After that i started the system with wip-6761-emperor. All pgs are active+clean.
But the mds asserts after startup with the error:
mds/CDir.cc: In function 'void CDir::commit(version_t, Context*, bool)' thread 7fb82cc64700 time 2013-11-16 22:35:56.495266
mds/CDir.cc: 1718: FAILED assert(want > committed_version)
My system runs on Ubuntu 13.04
Files
Updated by Maros Vegh over 10 years ago
On a higher log level i can see that this happens during "try_to_expire" on a journal LogSegment:
-4> 2013-11-17 11:02:05.053688 7feee2234700 10 mds.0.cache.ino(10002f3a3fd) clear_dirty_parent
-3> 2013-11-17 11:02:05.053693 7feee2234700 10 mds.0.log _maybe_expired segment 3213692504680 2387 events
-2> 2013-11-17 11:02:05.053697 7feee2234700 6 mds.0.journal LogSegment(3213692504680).try_to_expire
-1> 2013-11-17 11:02:05.053707 7feee2234700 10 mds.0.cache.dir(10002f62375) commit want 0 on [dir 10002f62375 /meteo_data/opt/wrf/umbriel/input_arch/2013111506/ [2,head] auth v=453 cv=453/453 state=1073741824 f(v0 m2013-11-15 10:45:41.467229 34=34+0) n(v0 rc2013-11-15 10:45:41.467229 b288063844 34=34+0) hs=34+0,ss=0+0 dirty=18 | child=1 authpin=0 0x4ec4000]
0> 2013-11-17 11:02:05.057561 7feee2234700 -1 mds/CDir.cc: In function 'void CDir::commit(version_t, Context*, bool)' thread 7feee2234700 time 2013-11-17 11:02:05.053725
mds/CDir.cc: 1718: FAILED assert(want > committed_version)

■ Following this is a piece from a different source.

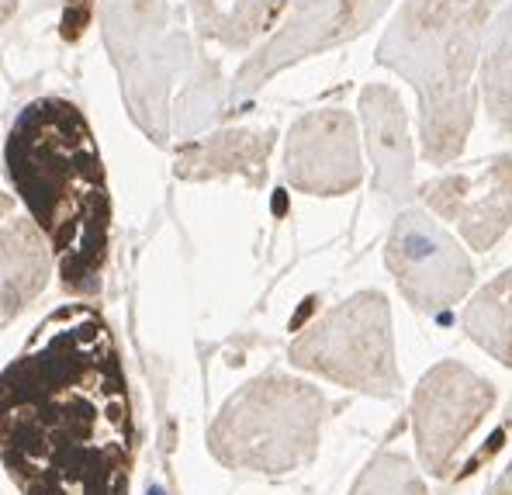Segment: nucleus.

ceph version 0.72-3-g5e1e02c (5e1e02c99b620fa4ffd2b455eb8e005b172fa05c)
1: (CDir::commit(unsigned long, Context*, bool)+0x325) [0x80beb5]
2: (LogSegment::try_to_expire(MDS*, C_GatherBuilder&)+0x214a) [0x6680aa]
3: (MDLog::try_expire(LogSegment*)+0x66) [0x85a476]
4: (MDLog::_maybe_expired(LogSegment*)+0xb2) [0x85b482]
5: (Context::complete(int)+0x9) [0x62bec9]
6: (C_Gather::delete_me()+0x16) [0x62c436]
7: (C_Gather::sub_finish(Context*, int)+0x24d) [0x62fe4d]
8: (C_Gather::C_GatherSub::finish(int)+0x12) [0x62ff52]
9: (Context::complete(int)+0x9) [0x62bec9]
10: (CInode::_stored_backtrace(unsigned long, Context*)+0x8e) [0x81882e]
11: (Context::complete(int)+0x9) [0x62bec9]
12: (Objecter::handle_osd_op_reply(MOSDOpReply*)+0x10e3) [0x87e573]
13: (MDS::handle_core_message(Message*)+0xc77) [0x64d087]
14: (MDS::_dispatch(Message*)+0x33) [0x64d1a3]
15: (MDS::ms_dispatch(Message*)+0xbb) [0x64f03b]
16: (DispatchQueue::entry()+0x4fb) [0xa2002b]
17: (DispatchQueue::DispatchThread::entry()+0xd) [0x946fad]
18: (()+0x7f8e) [0x7feee5d66f8e]
19: (clone()+0x6d) [0x7feee454da0d]
NOTE: a copy of the executable, or `objdump -rdS <executable>` is needed to interpret this.
Updated by Zheng Yan over 10 years ago
Looks like the FS get corrupted. I suggest copying the data out and re-creating the FS.
add folowing line to ceph.conf, I hope it can avoid triggering the assertion.
mds log_max_segments = 100000
Updated by Maros Vegh over 10 years ago
Thanks for the advice.
The "mds log_max_segments = 100000" avoided the assertion.
I'm starting to copy the data out of the FS.